## SOAL LATIHAN
Lanjutkan bacaan tentang penafsiran ayat-ayat perempuan dalam Al-Qur’an, mulai tepat setelah baris terakhirnya.

## BACAAN SUMBER

Dalam perkembangannya, Islam jelas menyadari dan meyakini bahwa Al-Qur’an diturunkan dalam bahasa Arab sebagai petunjuk dan arahan yang sempurna bagi mereka agar mereka berpikir. Mengenai perempuan terjadi penafsiran-penafsiran yang berkembang dari awal turunnya al-Qur’an hingga masuknya ke dalam dunia modern. Terdapat tiga tafsir yang berkembang seiring bergulirnya zaman.
- Analisis Tafsir tentang Perempuan dalam Pandangan Ath-Thabari (periode tafsir klasik)
Dalam kitab “Jami’ al-Bayan an Ta’wili al-Qur’an” yang ditulis oleh Thobari merupakan kitab tafsir pertama yang secara sempurna mengkaji tentang tafsir perempuan. Dalam tafsir ini Ath-Thabari secara eksplisit dan telah berusaha untuk menafsirkan ayat-ayat perempuan dengan menggunakan bantuan penjelas dari ayat-ayat lain dan hadis lainnya.
Metode yang dipakai dalam menafsirkan perempuan adalah metode kalasik tradisional, karena Ath-Thabari menafsirkan ayat-ayat perempuan tersebut secara setara, atomistik dan parsial. Namun dalam menafsirkannya beliau kurang mengaitkannya denga kondisi dan situasi yang ada. Hal ini dapat dilihat dari penafsiran beliau mengenai surat al-Baqarah ayat 34 yang berbunyi:
“Kaum laki-laki itu adalah pemimpin bagi kaum wanita, oleh karena itu Allah telah melebihkan sebagian mereka (laki-laki) atas sebagian yang lain (wanita) dan karena mereka (laki-laki) telah menafkahkan sebagian dari harta mereka, sebab itu maka wanita yang sholeh, ialah yang taat kepada Allah lagi memelihara diri ketika suaminya tidak ada, oleh karena Allah telah memelihara mereka. …”
Dalam Jami’ al-Bayan an Ta’wili al-Qur’an, menurut Ath-Thabari, ayat di atas berkaitan dengan aturan hubungan suami istri. Ayat ini bermakna memberikan sebuah legislasi kepada kaum laki-laki bahwa mereka memilki otoritas yang lebih dari perempuan dalam urusan rumah tangganya, termasuk mendidik sang istri untuk taat kepadanya. Ketundukan seorang istri kepada suaminya dilakukan karena adanya relasi pernikahan.
- Analisis Tafsir tentang Perempuan dalam Pandangan Abduh (Periode Tafsir Modern)

## DATA TERCATAT
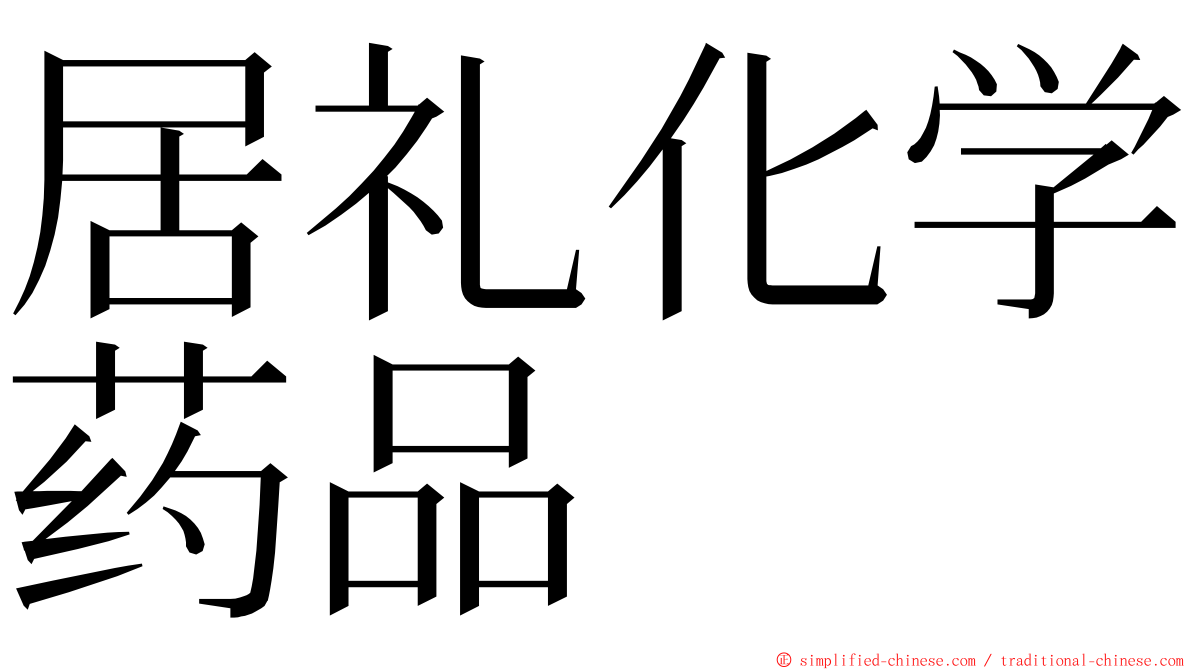 居礼化学药品

© simplified-chinese.com / traditional-chinese.com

## JAWABAN LATIHAN
Dalam Al-Amalwa At-Thalab al-Magd, Abduh memandang pesan Al-Qur’an merupakan cita-cita tertinggi yang harus dicapai oleh umat Islam. Hal ini dapat dilihat dari pandangannya dalam menafsirkan ayat-ayat al-Qur’an yang berkaitan dengan poligami. Pada surat An-Nisa’ ayat 3 dijelaskan bahwa :
“Dan jika kamu takut tidak akan dapat berlaku adil terhadap hak-hak perempuan yang yatim (bilakamu mengawininya), maka kawinilah wanita-wanita lain yang kamu senangi, dua, tiga atau empat. Kemudian jika kamu takut tidak akan dapat berlaku adil, maka kawinilah seorang saja atau budak-budak yang kamu miliki yang demikian itu adalah lebih dekat kepada tidak berbuat aniaya.”
Dalam ayat ini, Abduh memberikan komentarnya dengan mengatakan bahwa poligami membawa manfaat pada periode awal Islam karena dengan poligami itu mempererat pertalian darah antar mereka, sehingga rasa solidaritas kesukuan menjadi bertambah kuat. Poligami pada saat itu juga tidak membawa kemudharatan dan persaingan antara istri dan anak. Lain halnya pada zaman sekarang, poligami akan membawa kemudharatan baik kepada istri-istri maupun anak-anak.
Disini Abduh terlihat lebih menonjolkan pesan al-Qur’an dalam makna literal yang dikandungnya termasuk penafsir pertama yang mencoba memahami ayat-ayat perempuan secara modern. Dalam penafsiran ayat di atas mengisyaratkan adanya perlindungan secara berkesinambungan bagi hak-hak setiap perempuan untuk tetap dilindungi dan dijaga sesuai dengan kapasitasnya sebagai istri maupun posisinya dalam ranah domestik dan ranah publik.
- Analisis Tafsir tentang Perempuan dalam Pandangan menurut Fazlurrahman (Periode Tafsir Neo Modernis)
Dalam Islam and Modernity, Fazlurrahman berpandangan pegetahuan yang objektif tentang masa lalu bisa diketahui melalui penalaran terhadap sistem nilai al-Qur’an secara historis yang dinamakan “dimensi transendental”. Kemudian sistem nilai ini ditransformasikan ke dalam konstektual. Menurut Rahman, penafsiran masa lalu, baik hukum, teologi maupun filsafat sangat dibatasi oleh waktu dan tempat.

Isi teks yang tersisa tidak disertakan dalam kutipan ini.